Stored dataset listing:
>> Begin
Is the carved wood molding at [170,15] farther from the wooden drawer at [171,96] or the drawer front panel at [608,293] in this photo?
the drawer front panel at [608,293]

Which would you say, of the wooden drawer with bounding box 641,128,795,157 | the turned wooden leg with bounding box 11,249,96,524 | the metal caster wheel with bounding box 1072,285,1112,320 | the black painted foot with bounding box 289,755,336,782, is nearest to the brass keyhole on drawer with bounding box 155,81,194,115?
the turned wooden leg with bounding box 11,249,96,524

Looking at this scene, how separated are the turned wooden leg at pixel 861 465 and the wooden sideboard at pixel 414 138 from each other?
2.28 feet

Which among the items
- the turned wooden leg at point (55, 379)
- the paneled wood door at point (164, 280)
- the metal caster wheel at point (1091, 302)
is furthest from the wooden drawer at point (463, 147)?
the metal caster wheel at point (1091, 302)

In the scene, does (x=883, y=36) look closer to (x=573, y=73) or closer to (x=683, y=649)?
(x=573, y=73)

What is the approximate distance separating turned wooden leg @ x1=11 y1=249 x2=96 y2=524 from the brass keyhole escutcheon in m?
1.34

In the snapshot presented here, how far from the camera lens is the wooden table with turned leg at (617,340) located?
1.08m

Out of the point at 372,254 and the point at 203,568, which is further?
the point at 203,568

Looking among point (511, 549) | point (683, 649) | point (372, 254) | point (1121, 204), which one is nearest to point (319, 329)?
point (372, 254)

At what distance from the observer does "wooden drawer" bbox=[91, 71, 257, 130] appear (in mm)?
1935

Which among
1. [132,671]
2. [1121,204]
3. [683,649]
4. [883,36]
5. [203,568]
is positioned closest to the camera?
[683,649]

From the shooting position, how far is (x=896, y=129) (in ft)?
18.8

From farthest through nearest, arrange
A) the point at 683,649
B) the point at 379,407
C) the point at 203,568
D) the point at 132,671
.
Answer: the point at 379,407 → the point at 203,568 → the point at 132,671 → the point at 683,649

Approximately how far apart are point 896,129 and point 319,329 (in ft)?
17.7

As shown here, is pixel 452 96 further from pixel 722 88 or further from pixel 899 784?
>> End
→ **Exercise goal**:
Echo the listing verbatim from the line that contains "What is the" through the end of the listing, including both of those ends.

→ **Reply to the task**:
What is the approximate distance separating turned wooden leg @ x1=11 y1=249 x2=96 y2=524 from the brass keyhole escutcheon in m?
1.34

In the snapshot presented here, how far from the camera lens is the wooden table with turned leg at (617,340) located?
1.08m

Out of the point at 372,254 and the point at 203,568, which is further?
the point at 203,568

Looking among point (511, 549) | point (683, 649) | point (372, 254) | point (1121, 204), which one is nearest to point (319, 329)?
point (372, 254)

At what distance from the observer does "wooden drawer" bbox=[91, 71, 257, 130] appear (in mm)?
1935

Which among
1. [132,671]
2. [1121,204]
3. [683,649]
4. [883,36]
5. [203,568]
is positioned closest to the camera?
[683,649]

From the shooting position, how far is (x=896, y=129) (in ft)?
18.8

From farthest through nearest, arrange
A) the point at 683,649
B) the point at 379,407
C) the point at 203,568
D) the point at 132,671
.
Answer: the point at 379,407 → the point at 203,568 → the point at 132,671 → the point at 683,649

Approximately how far apart are point 896,129 and point 319,329 (in ft)?
17.7

As shown here, is pixel 452 96 further from pixel 722 88 or further from pixel 899 784?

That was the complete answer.